Many smaller countries in the 20th century, known for good development outcomes, have adopted roughly similar institutional impetus for economic growth and development. In Africa, countries with the highest level of economic freedom and the lowest perception of corruption, such as Mauritius, Botswana and Namibia, enjoy the highest level of GDP per capita in the African continent. In spite of the abundance of natural resources, Botswana adopted market-friendly economic policies in the second half of the 20th century, conducive to private enterprise and investment. According to World Bank, it takes 152 hours to pay taxes in Botswana compared to Sub-Saharan average of 315 days. In addition, a claimant in Botswana can expect to recover 63.7 cents per $1 from an insolvent firm compared to 8.4 cents per 1$ in Angola, 16 cents per 1$ in Niger and 0 cents per 1$ in Madagascar.

And third, charter cities would vastly improve the infrastructure of the residents, choosing freely to enter and exit the city. Households in countries such as Guinea still lack the access to electricity, forcing students to do the homework under streetlights and use the car park lights to review school notes (link). Despite being one of the largest receivers of aid per capita, Guinea still suffers from the lack of widespread access to electricity. One could hardly believe that the efforts pledged by international aid donors to reduce poverty and improve the standard of living across the African continent, were not sufficient. What created the black hole, such as the above in Guinea, is the institutional structure plagued by persistent corruption, political cronyism and bad governance, creating bad rules and wrong incentives. Charter cities would ingeniously cure the widespread persistence of misrule and political misconduct since the system of rules would be defined by the founding charter of the city. Good prospects of charter cities would require free entry and exit from the city as well as transparent and honest oversight of the respect for rules by independent judicial authority, managed by a guarantor country such as the United Kingdom, U.S. or Canada. In the proposed form, a typical charter city would become a manufacturing hub. In particular, it would enable access to low labor costs and significant economies of scale to technology entrepreneurs from rich countries as well as transparent contract enforcement, law and order and the security of private property rights.

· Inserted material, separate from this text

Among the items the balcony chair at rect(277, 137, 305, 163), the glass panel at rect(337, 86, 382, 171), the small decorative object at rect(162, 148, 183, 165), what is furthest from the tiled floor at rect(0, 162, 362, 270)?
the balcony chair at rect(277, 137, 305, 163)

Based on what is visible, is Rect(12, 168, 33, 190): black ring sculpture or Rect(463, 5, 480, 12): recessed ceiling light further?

On the other hand, cities would enable millions of people from poor countries to migrate to chartered cities and seek employment opportunities in an environment, safe from corruption, political restraint, violence and bad governance. Hence, charter cities would provide a necessary input to the intellectual competition of ideas in economics, law and political philosophy and elsewhere to be implemented in chartered cities.

The concept enables social scientists and development experts a real-world experiment of ideas. Hence, charter cities could provide a safe haven for prosecuted individuals in poor countries, suffering from judicial errors, physical and military violence or illicit property expropriation. The UN estimates that, over the next few decades, 3 billion people will move to cities. The inflow exerts a growing pressure on urban agglomerations. The lack of basic infrastructure and the continuity of predatory misrule could cause a rapid growth of slums in larger cities which, by and large, are the main source of infectious diseases, HIV prevalence and youth crime since the absence of access to clean water, electricity and education are the major impediment to the improvement of development outcomes in poor countries. A charter city could flourish to become an impulsive alternative to the current state of overdependence on foreign aid. However, it should be unambiguously clear that adherence to good rules and governance requires a bold and decisive change in the set of informal behavior; in which corruption, crime and nepotism are doomed to the fullest possible extent by the full enforcement of private contracts and the rule of law.